[Written instruction 1]
In the dataset rows, reproduce only the part that opens with the line containing "What is the" and continues through the end of the rows. Replace "span" with "distance" and leave everything else unchanged.
---------- Document excerpt
Automatic and controlled processes in language
(AISC 2016 International Conference, Torino, 24-26 November 2016)
It is widely agreed that information processing follows a dual path, cognitive contents being entrusted to automatic and controlled mechanisms (Schneider & Shiffrin 1977, Shiffrin & Schneider 1977, 1984):
Automatic processing is generally a fast, parallel, fairly effortless process that is not limited by short-term memory capacity, is not under direct subject control, and performs well-developed skilled behaviors. […] Controlled processing is often slow, generally serial, effortful, capacity-limited, subject-regulated, and is used to deal with novel or inconsistent information. […] all tasks are carried out by complex mixtures of controlled and automatic processes used in combination. (Shiffrin & Schneider 1984)
The reason for the existence of double-modality processing can be regarded as adaptive in nature:
Dual processing mechanisms would likely not have evolved unless there were survival advantages to having both modes of processing. […] Automatic and controlled processing are qualitatively different forms of processing that provide complementary benefits. […] A single process alone cannot provide both the fast learning of controlled processing and the high speed parallel robust processing of automatic processing. […] If a task requires the coordination of many sensory/motor inputs, the slow, resource-limited nature of controlled processing will be a serious limitation. Despite taking a long time to acquire, automatic processing has the advantages of being robust under stress, leading to long-term retention of associated skills, and allowing many processes to occur in parallel. (Schneider & Chein 2003)
--------------------
[Written instruction 2]
Translate this sentence from the passage on automatic and controlled processes into French: "Automatic and controlled processing are qualitatively different forms of processing that provide complementary benefits."
---------- Entries shown
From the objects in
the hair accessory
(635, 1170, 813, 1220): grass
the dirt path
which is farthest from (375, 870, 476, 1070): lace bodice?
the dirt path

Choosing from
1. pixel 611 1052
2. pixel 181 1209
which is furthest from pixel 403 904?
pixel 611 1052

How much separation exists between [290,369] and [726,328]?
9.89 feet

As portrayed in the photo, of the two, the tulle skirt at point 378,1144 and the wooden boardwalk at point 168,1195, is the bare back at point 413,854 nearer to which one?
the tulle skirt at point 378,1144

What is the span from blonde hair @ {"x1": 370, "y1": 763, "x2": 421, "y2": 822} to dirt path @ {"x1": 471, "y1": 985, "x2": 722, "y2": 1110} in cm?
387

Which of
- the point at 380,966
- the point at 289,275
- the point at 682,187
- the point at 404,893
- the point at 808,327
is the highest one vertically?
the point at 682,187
--------------------
[Result 1]
What is the distance from blonde hair @ {"x1": 370, "y1": 763, "x2": 421, "y2": 822} to dirt path @ {"x1": 471, "y1": 985, "x2": 722, "y2": 1110} in cm?
387

Which of
- the point at 380,966
- the point at 289,275
- the point at 682,187
- the point at 404,893
- the point at 808,327
is the highest one vertically?
the point at 682,187

[Result 2]
Le traitement automatique et le traitement contrôlé sont des formes de traitement qualitativement différentes qui offrent des avantages complémentaires.